(Data extracted from a collection)
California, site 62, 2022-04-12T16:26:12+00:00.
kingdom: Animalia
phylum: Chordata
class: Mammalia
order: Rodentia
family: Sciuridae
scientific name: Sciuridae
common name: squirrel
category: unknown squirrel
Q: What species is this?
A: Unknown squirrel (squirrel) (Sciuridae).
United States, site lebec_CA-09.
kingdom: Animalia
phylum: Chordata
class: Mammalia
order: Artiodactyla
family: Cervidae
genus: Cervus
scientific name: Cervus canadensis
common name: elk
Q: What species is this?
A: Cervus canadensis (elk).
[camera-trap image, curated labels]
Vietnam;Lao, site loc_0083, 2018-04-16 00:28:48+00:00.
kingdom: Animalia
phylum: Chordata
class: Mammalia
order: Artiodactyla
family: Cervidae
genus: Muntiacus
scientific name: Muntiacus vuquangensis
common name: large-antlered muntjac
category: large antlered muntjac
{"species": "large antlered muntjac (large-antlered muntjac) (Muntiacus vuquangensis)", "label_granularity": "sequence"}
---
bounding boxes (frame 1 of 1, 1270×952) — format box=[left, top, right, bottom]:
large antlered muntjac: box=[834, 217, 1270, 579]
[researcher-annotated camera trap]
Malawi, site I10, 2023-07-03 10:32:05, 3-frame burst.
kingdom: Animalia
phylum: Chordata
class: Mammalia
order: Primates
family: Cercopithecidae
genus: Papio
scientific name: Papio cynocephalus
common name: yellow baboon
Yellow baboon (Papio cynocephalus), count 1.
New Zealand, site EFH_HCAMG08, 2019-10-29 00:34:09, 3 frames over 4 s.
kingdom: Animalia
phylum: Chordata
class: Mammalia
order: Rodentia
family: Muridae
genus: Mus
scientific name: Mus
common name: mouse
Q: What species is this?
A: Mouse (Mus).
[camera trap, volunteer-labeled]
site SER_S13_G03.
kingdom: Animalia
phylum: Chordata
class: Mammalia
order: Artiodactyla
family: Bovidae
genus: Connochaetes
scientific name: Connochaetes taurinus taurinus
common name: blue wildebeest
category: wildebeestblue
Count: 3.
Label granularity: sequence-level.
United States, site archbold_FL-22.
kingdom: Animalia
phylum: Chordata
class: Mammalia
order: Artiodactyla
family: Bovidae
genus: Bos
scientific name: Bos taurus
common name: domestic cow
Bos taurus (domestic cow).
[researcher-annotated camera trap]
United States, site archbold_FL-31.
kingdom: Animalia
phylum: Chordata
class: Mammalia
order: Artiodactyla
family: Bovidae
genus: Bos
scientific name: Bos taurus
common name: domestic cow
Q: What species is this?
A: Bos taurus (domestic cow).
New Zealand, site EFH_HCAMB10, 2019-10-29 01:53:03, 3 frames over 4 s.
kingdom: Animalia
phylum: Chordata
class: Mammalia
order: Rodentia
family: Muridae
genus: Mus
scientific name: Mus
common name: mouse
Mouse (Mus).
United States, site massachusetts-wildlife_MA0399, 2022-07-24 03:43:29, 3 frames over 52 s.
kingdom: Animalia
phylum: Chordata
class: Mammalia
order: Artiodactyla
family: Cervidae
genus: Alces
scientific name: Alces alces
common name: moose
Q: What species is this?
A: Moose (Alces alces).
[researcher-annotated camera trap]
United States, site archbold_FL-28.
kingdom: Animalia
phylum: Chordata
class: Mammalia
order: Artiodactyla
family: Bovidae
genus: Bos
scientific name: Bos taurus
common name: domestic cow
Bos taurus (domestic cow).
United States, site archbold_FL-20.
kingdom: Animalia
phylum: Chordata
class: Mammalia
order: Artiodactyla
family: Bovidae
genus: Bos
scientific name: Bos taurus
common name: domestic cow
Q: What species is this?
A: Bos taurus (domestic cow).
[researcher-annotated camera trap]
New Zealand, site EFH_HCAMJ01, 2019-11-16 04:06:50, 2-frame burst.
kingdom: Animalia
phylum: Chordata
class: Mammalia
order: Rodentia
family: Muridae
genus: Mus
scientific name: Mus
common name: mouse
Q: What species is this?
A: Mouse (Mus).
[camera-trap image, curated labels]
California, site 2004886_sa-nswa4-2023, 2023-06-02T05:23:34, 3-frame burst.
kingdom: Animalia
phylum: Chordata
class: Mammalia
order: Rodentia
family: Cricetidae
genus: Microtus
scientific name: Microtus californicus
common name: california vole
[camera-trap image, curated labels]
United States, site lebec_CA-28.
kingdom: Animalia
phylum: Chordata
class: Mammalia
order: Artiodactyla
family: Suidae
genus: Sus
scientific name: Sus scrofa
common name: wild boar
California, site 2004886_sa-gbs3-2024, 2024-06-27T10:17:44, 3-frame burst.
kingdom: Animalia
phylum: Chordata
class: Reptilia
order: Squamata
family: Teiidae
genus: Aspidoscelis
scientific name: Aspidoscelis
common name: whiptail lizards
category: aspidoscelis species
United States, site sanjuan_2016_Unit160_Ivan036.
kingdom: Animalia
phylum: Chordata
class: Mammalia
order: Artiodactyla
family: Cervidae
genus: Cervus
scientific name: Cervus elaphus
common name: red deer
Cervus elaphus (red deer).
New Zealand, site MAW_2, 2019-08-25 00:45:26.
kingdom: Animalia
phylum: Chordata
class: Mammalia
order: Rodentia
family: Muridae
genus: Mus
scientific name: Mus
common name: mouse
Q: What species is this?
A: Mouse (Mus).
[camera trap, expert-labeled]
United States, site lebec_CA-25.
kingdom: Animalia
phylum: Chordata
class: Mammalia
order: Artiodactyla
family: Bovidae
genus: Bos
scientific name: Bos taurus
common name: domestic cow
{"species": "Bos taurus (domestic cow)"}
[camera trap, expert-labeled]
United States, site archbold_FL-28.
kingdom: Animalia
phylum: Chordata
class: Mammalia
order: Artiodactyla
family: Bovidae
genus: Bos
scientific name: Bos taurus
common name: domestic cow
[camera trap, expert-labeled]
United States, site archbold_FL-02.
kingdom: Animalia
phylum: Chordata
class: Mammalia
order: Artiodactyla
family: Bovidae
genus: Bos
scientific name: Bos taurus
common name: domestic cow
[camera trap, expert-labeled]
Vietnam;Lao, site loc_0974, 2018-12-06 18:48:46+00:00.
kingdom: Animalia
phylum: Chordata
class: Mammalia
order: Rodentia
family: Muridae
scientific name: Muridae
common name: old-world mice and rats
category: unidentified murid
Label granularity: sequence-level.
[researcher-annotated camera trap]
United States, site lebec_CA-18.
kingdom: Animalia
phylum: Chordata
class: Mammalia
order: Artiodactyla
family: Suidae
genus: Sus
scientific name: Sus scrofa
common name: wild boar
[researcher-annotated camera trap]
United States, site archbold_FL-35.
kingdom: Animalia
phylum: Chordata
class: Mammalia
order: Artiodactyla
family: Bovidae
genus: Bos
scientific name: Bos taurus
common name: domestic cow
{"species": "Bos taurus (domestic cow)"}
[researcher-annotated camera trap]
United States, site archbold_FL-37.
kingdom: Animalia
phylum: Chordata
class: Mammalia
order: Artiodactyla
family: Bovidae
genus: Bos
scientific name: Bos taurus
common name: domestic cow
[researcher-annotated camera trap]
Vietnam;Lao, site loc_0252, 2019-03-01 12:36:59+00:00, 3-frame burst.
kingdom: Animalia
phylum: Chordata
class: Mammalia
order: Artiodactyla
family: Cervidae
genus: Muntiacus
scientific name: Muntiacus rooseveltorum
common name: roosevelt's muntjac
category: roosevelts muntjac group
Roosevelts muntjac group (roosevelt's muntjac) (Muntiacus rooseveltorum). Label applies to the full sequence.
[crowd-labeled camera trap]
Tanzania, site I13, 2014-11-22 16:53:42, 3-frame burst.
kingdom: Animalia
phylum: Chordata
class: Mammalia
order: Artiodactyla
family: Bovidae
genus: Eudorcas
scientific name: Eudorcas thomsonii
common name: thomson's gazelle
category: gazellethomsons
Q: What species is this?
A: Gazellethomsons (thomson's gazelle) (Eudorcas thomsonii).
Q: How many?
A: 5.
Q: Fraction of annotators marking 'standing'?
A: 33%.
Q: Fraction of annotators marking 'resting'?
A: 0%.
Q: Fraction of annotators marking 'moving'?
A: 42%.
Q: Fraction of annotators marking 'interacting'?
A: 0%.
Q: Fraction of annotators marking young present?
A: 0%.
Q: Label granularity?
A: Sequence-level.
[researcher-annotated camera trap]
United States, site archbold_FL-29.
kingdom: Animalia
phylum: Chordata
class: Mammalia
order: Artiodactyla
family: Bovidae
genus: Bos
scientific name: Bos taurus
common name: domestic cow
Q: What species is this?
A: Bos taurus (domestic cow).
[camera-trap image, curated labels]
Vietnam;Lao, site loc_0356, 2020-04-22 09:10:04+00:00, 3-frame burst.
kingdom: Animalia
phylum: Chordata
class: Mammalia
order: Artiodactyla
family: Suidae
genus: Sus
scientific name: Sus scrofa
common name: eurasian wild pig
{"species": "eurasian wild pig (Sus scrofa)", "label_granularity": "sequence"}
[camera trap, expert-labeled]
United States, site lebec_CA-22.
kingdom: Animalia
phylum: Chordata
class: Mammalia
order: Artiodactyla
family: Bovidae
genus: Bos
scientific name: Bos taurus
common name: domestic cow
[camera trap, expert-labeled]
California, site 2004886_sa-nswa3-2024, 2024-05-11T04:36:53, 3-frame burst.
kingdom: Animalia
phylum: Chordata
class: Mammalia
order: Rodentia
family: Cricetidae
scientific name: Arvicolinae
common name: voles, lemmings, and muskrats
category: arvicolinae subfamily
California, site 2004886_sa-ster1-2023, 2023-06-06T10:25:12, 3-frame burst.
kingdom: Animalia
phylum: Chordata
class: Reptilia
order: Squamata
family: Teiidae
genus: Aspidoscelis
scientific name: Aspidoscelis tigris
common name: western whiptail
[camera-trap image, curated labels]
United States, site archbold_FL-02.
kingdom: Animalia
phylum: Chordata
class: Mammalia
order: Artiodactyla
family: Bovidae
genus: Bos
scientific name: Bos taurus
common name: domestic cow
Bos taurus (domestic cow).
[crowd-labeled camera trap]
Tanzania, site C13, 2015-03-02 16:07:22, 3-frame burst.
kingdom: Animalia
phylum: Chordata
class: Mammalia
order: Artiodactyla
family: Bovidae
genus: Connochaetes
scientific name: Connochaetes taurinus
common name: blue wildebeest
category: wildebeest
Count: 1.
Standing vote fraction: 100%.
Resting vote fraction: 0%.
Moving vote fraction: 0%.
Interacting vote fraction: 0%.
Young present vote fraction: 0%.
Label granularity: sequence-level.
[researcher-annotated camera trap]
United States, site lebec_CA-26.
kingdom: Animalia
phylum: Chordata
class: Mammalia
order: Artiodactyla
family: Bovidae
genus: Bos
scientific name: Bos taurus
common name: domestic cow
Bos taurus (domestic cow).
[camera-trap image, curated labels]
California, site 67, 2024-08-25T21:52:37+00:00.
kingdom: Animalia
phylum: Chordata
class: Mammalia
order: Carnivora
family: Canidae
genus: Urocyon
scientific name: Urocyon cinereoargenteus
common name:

Exercise directions:
Where a line in the records above includes the string "burst", show it.

Task response:
Malawi, site I10, 2023-07-03 10:32:05, 3-frame burst.
New Zealand, site EFH_HCAMJ01, 2019-11-16 04:06:50, 2-frame burst.
California, site 2004886_sa-nswa4-2023, 2023-06-02T05:23:34, 3-frame burst.
California, site 2004886_sa-gbs3-2024, 2024-06-27T10:17:44, 3-frame burst.
Vietnam;Lao, site loc_0252, 2019-03-01 12:36:59+00:00, 3-frame burst.
Tanzania, site I13, 2014-11-22 16:53:42, 3-frame burst.
Vietnam;Lao, site loc_0356, 2020-04-22 09:10:04+00:00, 3-frame burst.
California, site 2004886_sa-nswa3-2024, 2024-05-11T04:36:53, 3-frame burst.
California, site 2004886_sa-ster1-2023, 2023-06-06T10:25:12, 3-frame burst.
Tanzania, site C13, 2015-03-02 16:07:22, 3-frame burst.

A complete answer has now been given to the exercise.